Hamilton County Sheriff Charmaine McGuffey called the jail a “ground zero” for people struggling with addiction.
“When people come to jail, rather than flounder and be sick, we give them medicine,” she said. “We’ll get them through that period of coming off of that drug.”
McGuffey said inmates are then paired with someone when they’re released who can support them and take them where they need to go for help. These are individuals that inmates meet while they’re still incarcerated.
Another program highlighted by local leaders: Hamilton County’s Quick Response Team.
The program pairs peer navigators with law enforcement officers to meet people struggling with addiction where they are.
“Our model is, ‘How can we help?’” said peer navigator Sarah Coyne.
Coyne said the program works because there are no labels, and teams continue to show up and work with individuals as long as they allow them to.
While numbers are trending in the right direction, new challenges continue to pop up.

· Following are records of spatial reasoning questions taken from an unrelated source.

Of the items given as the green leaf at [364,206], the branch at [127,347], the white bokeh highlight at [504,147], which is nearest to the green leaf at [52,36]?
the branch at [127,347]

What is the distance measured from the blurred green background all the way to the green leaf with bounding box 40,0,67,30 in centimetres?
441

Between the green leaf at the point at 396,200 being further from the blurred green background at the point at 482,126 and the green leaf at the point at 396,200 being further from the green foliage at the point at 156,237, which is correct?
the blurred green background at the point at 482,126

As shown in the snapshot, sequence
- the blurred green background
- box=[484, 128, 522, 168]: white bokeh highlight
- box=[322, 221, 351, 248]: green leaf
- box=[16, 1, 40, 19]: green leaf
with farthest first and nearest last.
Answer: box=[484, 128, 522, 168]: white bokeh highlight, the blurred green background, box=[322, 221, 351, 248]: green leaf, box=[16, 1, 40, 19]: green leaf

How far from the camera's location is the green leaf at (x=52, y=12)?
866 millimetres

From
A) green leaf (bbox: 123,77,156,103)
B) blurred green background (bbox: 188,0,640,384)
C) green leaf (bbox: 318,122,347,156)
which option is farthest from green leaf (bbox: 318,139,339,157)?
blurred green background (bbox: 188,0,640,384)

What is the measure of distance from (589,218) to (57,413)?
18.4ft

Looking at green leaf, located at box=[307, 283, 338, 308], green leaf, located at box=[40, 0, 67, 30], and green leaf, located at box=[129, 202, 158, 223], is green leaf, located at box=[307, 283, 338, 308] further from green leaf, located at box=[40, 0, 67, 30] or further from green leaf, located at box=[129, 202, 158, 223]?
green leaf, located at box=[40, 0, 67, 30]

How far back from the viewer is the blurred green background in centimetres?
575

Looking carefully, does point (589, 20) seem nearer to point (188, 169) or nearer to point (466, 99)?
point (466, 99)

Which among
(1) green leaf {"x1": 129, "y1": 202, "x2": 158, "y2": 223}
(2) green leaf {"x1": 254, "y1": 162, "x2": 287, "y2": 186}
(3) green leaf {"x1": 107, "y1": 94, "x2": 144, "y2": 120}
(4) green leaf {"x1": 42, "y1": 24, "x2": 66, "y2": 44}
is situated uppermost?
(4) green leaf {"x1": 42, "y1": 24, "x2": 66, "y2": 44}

“Most fentanyl samples today look much different than they did back in 2013, 2014,” said Hamilton County Crime Laboratory Director Brian Scowden.
Scowden said drug mixtures containing fentanyl are becoming more complex.
The Hamilton County Coroner’s Office reports that around 78% of the county’s overdose deaths involving fentanyl also involved xylazine. It’s an animal tranquilizer officials have warned is becoming more common in the county’s illicit drug supply.
“As we're controlling and trying to control the use of xylazine out there, they're finding other things that have very similar properties to the xylazine,” said Hamilton County Coroner Dr. Lakshmi Sammarco.
Sammarco said another veterinary sedative has been spotted in the area’s drug supply too: medetomidine. She said it acts similar to xylazine.
The discovery is cause for concern, as neither drugs are opioids and therefore do not respond to overdose-reversal medications like NARCAN.
“It's great on the fentanyl portion of it, it's just not as effective on any on the medetomidine effects,” she said.
Leaders agreed that a major goal looking forward was to improve education for kids and teens about drugs and addiction prevention.
“We must save as every life because every life is precious and worth saving,” Gupta said.